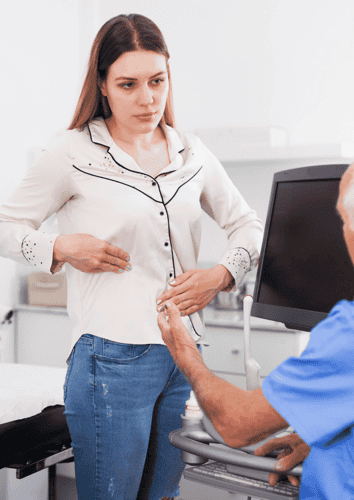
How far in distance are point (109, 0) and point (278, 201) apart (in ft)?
10.1

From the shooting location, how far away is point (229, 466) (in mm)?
815

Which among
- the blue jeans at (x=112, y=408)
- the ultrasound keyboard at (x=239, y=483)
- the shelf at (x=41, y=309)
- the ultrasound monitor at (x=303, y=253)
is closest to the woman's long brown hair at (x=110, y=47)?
the ultrasound monitor at (x=303, y=253)

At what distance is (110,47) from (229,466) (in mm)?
822

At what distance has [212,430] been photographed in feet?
2.71

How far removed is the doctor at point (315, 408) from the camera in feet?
2.12

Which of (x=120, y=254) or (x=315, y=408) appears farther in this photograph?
(x=120, y=254)

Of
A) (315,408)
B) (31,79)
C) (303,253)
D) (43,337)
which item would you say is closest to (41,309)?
(43,337)

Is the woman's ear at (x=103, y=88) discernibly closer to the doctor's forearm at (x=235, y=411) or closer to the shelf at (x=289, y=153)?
the doctor's forearm at (x=235, y=411)

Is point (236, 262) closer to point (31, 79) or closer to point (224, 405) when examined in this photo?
point (224, 405)

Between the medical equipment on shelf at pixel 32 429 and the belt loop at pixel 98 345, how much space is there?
2.35 ft

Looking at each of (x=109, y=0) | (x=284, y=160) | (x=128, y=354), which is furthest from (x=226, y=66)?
(x=128, y=354)

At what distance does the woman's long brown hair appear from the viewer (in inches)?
42.8

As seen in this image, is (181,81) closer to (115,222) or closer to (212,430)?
(115,222)

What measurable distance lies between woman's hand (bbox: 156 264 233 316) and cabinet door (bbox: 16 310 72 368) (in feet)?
6.87
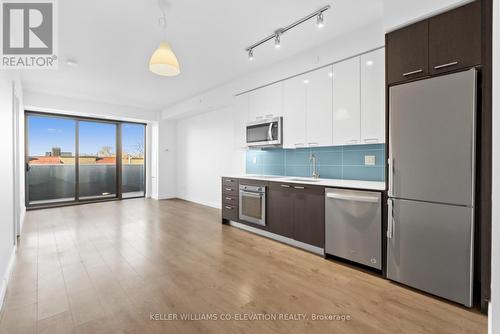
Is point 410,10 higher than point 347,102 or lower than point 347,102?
higher

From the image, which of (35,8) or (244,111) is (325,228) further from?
(35,8)

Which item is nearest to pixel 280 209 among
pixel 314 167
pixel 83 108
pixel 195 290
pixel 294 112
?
pixel 314 167

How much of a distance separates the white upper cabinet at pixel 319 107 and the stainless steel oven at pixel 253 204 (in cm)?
110

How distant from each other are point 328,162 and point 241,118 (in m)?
1.90

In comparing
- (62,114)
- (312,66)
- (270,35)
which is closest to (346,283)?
(312,66)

## PROBLEM REQUIREMENTS
Format the records above as a JSON list of strings, with one string for each line and blank lines omitted. Leave out the pictures.

## THE RESULT
[
  "How far in distance are point (109, 0) and point (278, 201) apart (in ft)?",
  "10.1",
  "From the shooting location, how far away is point (229, 466) (in mm)?",
  "815",
  "Which among",
  "- the blue jeans at (x=112, y=408)",
  "- the ultrasound keyboard at (x=239, y=483)",
  "- the shelf at (x=41, y=309)",
  "- the ultrasound monitor at (x=303, y=253)",
  "is closest to the woman's long brown hair at (x=110, y=47)?",
  "the ultrasound monitor at (x=303, y=253)",
  "At what distance is (110,47) from (229,466) (in mm)?",
  "822",
  "At what distance has [212,430] been photographed in feet?",
  "2.71",
  "How far removed is the doctor at point (315, 408) from the camera in feet?",
  "2.12",
  "Which of (x=120, y=254) or (x=315, y=408) appears farther in this photograph?",
  "(x=120, y=254)",
  "Of",
  "A) (315,408)",
  "B) (31,79)",
  "C) (303,253)",
  "D) (43,337)",
  "which item would you say is closest to (41,309)?",
  "(43,337)",
  "Is the woman's ear at (x=103, y=88) discernibly closer to the doctor's forearm at (x=235, y=411) or closer to the shelf at (x=289, y=153)?",
  "the doctor's forearm at (x=235, y=411)",
  "Is point (236, 262) closer to point (31, 79) or closer to point (224, 405) when examined in this photo?",
  "point (224, 405)",
  "Between the medical equipment on shelf at pixel 32 429 and the belt loop at pixel 98 345, how much space is there?",
  "2.35 ft",
  "Looking at each of (x=109, y=0) | (x=284, y=160) | (x=128, y=354), which is furthest from (x=226, y=66)?",
  "(x=128, y=354)",
  "At what distance does the woman's long brown hair appear from the viewer (in inches)?",
  "42.8",
  "As seen in this image, is (181,81) closer to (115,222) or closer to (212,430)?",
  "(115,222)",
  "What measurable distance lies between woman's hand (bbox: 156 264 233 316) and cabinet door (bbox: 16 310 72 368) (in feet)?",
  "6.87",
  "Is point 410,10 higher than point 347,102 or lower than point 347,102?",
  "higher",
  "From the image, which of (35,8) or (244,111) is (325,228) further from?",
  "(35,8)",
  "Which item is nearest to pixel 280 209 among",
  "pixel 314 167",
  "pixel 83 108",
  "pixel 195 290",
  "pixel 294 112",
  "?",
  "pixel 314 167",
  "How much of a distance separates the white upper cabinet at pixel 319 107 and the stainless steel oven at pixel 253 204 (in cm)?",
  "110",
  "How distant from each other are point 328,162 and point 241,118 (in m)?",
  "1.90",
  "In comparing",
  "- (62,114)",
  "- (312,66)",
  "- (270,35)",
  "which is closest to (346,283)?",
  "(312,66)"
]